Airlines think the value of a flight changes as its departure date comes closer, its seats fill up and Jupiter aligns with Mars. But variable pricing makes travelers like me insecure and aggravated about paying too much for flights. Yapta, a little Seattle-based startup, helps users track changes in flight prices so they can make better purchasing decisions (and get the refund they’re entitled to if a flight they bought becomes cheaper).
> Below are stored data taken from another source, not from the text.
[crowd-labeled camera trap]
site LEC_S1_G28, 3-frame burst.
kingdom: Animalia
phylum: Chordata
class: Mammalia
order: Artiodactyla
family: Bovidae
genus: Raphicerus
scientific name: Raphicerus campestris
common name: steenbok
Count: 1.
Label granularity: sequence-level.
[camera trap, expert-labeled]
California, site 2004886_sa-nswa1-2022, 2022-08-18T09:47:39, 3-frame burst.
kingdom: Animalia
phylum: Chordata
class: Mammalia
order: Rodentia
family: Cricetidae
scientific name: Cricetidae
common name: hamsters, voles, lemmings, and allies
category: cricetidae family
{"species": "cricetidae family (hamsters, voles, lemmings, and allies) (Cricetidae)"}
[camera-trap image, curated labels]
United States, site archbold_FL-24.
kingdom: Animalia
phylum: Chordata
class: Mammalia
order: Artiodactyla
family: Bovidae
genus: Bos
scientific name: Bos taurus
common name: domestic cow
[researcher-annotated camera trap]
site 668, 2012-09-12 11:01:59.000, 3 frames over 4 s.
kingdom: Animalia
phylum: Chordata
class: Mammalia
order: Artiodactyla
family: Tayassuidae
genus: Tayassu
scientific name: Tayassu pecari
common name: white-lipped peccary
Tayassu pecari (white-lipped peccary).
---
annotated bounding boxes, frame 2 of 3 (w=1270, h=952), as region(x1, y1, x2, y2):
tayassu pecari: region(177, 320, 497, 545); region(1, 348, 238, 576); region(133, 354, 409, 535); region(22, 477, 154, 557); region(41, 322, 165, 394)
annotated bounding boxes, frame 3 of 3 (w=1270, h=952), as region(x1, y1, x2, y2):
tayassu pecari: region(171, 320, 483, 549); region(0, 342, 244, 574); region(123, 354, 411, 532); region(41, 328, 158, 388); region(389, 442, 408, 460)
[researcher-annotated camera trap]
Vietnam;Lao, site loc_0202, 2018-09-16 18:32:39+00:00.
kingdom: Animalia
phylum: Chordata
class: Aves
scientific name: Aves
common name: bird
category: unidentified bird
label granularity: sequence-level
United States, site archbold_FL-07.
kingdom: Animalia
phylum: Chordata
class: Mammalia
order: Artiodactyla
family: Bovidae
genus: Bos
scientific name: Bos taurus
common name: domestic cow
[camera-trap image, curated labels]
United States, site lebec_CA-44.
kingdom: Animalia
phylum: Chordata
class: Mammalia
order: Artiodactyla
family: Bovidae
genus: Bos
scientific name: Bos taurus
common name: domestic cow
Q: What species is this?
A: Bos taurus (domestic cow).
You’d think that would tick off the airlines, and Yapta CEO Tom Romary — who previously ran marketing for Alaska Airlines (s alk) — said initially it did. But since Yapta has shown in the last three years that it brings in regular paying travelers and pushes them towards actually buying the trips they’re researching, it’s become looked upon more fondly, Romary attested. On the consumer side, Yapta says it finds price drops for 45 percent of the airfares it tracks and refunds for 15 percent of the flights customers continue to track after they purchase them, amounting to an average of $375 in alerted savings per year per Yapta member.
Microsoft (s MSFT) bought Farecast — which predicts price fluctuations rather than tracking them — for $115 million in 2008, and the startup helped define the central decision-making metaphor of Bing. Yapta is much smaller — it raised $2 million in Series B funding from Bay Partners, First Round Capital and others in 2009, bringing it to $7.7 million in total capital raised.